*Énoncé du problème*:
Citez fidèlement le passage de la notice sur Le Corsage rouge compris entre « Cette année 1925 » et « la jeune femme. », bornes incluses.

Le Corsage rouge (Marthe Bonnard) Bonnard Pierre

Le Corsage rouge

Dimensions

H. : 50,3 cm ; L. : 52,3 cm

Provenance

Technique

Peinture

Matériaux

Huile sur toile

Datation

1925

Lieu de conservation

France, Paris, Centre Pompidou, musée national d’Art moderne

Marthe, la muse idolâtrée

Nul autre artiste n'a construit son œuvre autour d'une femme comme Pierre Bonnard autour de Marthe. Il la rencontre en 1893. Elle devient rapidement son modèle, sa compagne et aussi sa muse. Ses tableaux sont habités par la présence de Marthe : une silhouette à l'arrière-plan, un corps nu dans la baignoire [ image 1 ], un visage à la fenêtre. Ici, vêtue d'un corsage rouge rayé de blanc, elle est saisie dans un moment de vie quotidienne, accoudée à la table de la salle à manger. Le repas s'achève, elle semble s'assoupir, songeuse, les yeux baissés, à moitié dans l'ombre. La mélancolie perceptible sur son visage rappelle que les amis de Bonnard, qu'elle tenait jalousement à distance, n'hésitaient pas à parler de son caractère lunatique.
Cette année 1925 est une date importante dans la vie du couple, qui vient de traverser une période difficile. Depuis 1921, Bonnard entretient une liaison avec Renée, une artiste beaucoup plus jeune que lui. Un temps, il échafaude même avec elle des projets de mariage. Mais il ne peut se résoudre à rompre avec Marthe, en dépit de la vie impossible qu'elle lui fait parfois mener. Contre toute attente, c'est finalement Marthe que Bonnard épouse en 1925, après trente-deux ans de vie commune. Quelques semaines plus tard, Renée se suicide. Tyrannique, Marthe obligera Bonnard à détruire toutes les toiles qui auraient pu lui rappeler son ancienne maîtresse. Jeunes femmes au jardin, retravaillé après la mort de Marthe en 1942, est un des rares portraits de Renée à témoigner encore du caractère solaire de la jeune femme.

Pierre Bonnard, un peintre indépendant et hors du temps

Bonnard occupe une place à part dans l'histoire de l'art, car il ne s'inscrit dans aucun des grands mouvements d'avant- garde qui caractérisent le 20e siècle. À l'écart des querelles esthétiques qui marquent son temps, il mène en solitaire une quête très personnelle visant à réinventer une certaine forme de figuration encore ancrée dans le réel, au moment même où la plupart s'en détournent. Il voue en effet à la peinture une « passion périmée », comme il se plaît à le dire lui-même.

*Extrait de données*:
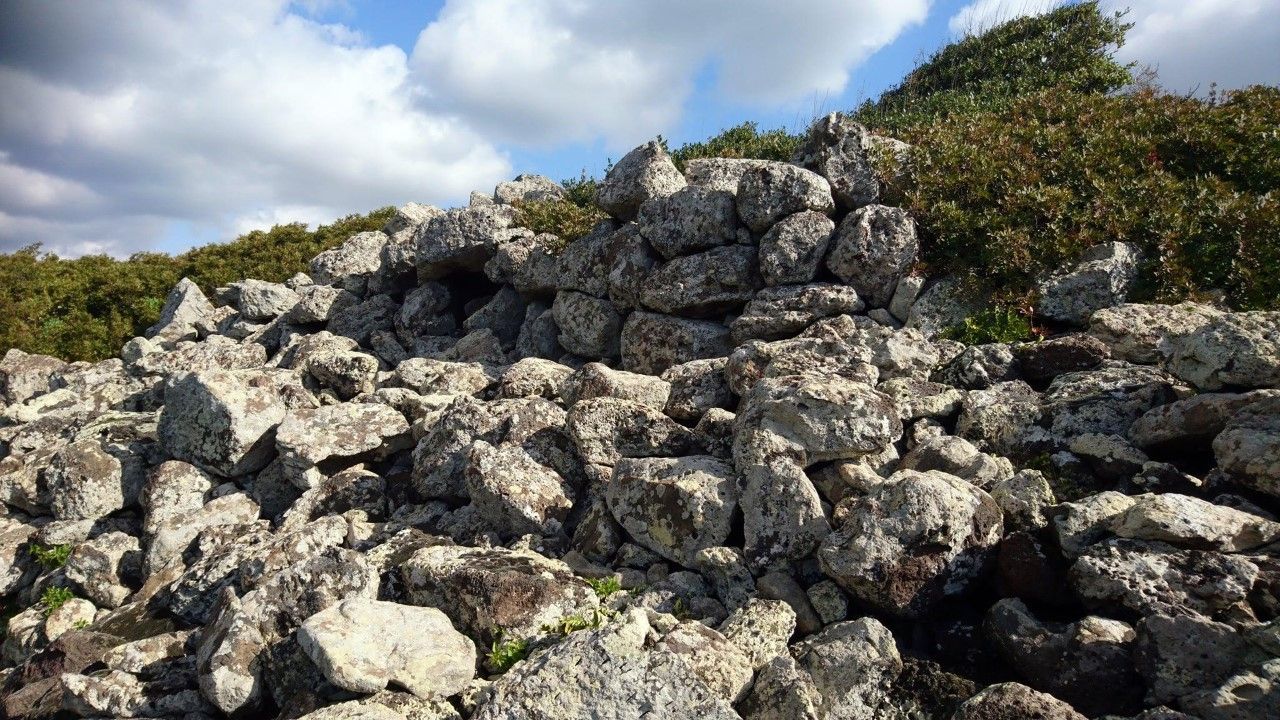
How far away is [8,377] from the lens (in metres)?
19.9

*Réponse à la consigne*:
Cette année 1925 est une date importante dans la vie du couple, qui vient de traverser une période difficile. Depuis 1921, Bonnard entretient une liaison avec Renée, une artiste beaucoup plus jeune que lui. Un temps, il échafaude même avec elle des projets de mariage. Mais il ne peut se résoudre à rompre avec Marthe, en dépit de la vie impossible qu'elle lui fait parfois mener. Contre toute attente, c'est finalement Marthe que Bonnard épouse en 1925, après trente-deux ans de vie commune. Quelques semaines plus tard, Renée se suicide. Tyrannique, Marthe obligera Bonnard à détruire toutes les toiles qui auraient pu lui rappeler son ancienne maîtresse. Jeunes femmes au jardin, retravaillé après la mort de Marthe en 1942, est un des rares portraits de Renée à témoigner encore du caractère solaire de la jeune femme.